2008-12-24 Thread Don Armstrong
On Tue, 23 Dec 2008, Steve Langasek wrote:
 Having two sets of images doesn't make sense to me; the CD team have
 already posted publically this cycle about the infrastructure
 challenges involved with publishing those images that they already
 have to accomodate, doubling the image count doesn't sound feasible,
 IMHO.

I don't see the need for multiple CD sets.[1]

All that should be needed is a single first CD (netinst or similar
small image?) and hdimage (and floppies?) with all of the non-free
firmware we can legally distribute present.[2] After the initial
installation, users can then use the normal CDs and or DVDs to add
additional software. Presumably the non-free firmware CD would also
contain the packages and archive structure necessary for normal
installation of the non-free firmware containing packages.
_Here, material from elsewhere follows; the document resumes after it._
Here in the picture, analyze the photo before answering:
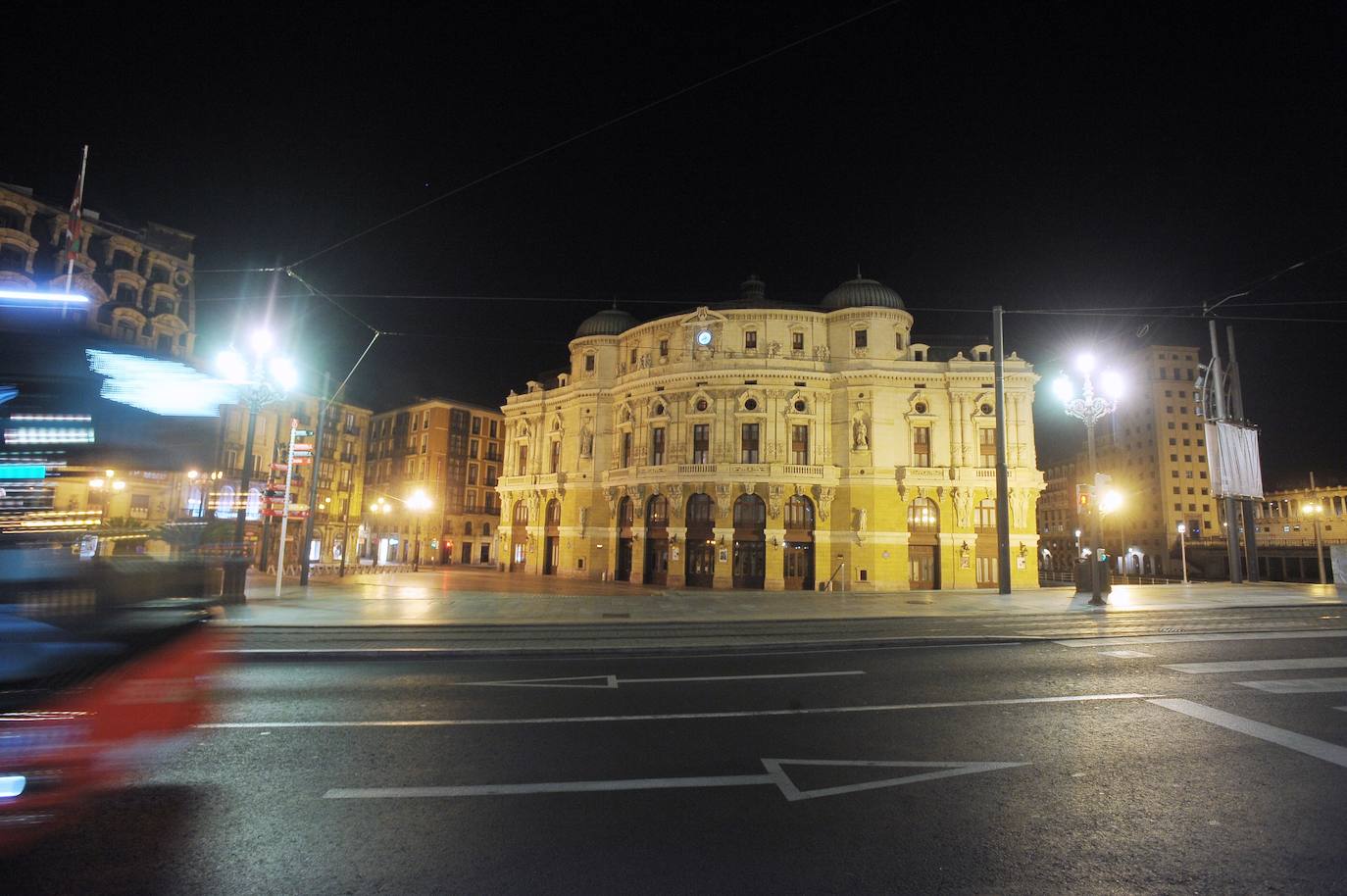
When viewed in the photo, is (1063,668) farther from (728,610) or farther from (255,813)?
(728,610)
I'd think
that an extra 600Mx3 (or however many architectures need non-free
firmware) wouldn't be a huge deal for our cdimage mirrors.

Ideally, such a CD would be marked as unofficial or similar to
indicate that it contains non-free firmware, but it could be linked
and distributed as normal.


Don Armstrong

1: -vote really is the wrong list to discuss this on; Cc'ing debian-cd
so knowledgeable people there can tell me I'm on crack.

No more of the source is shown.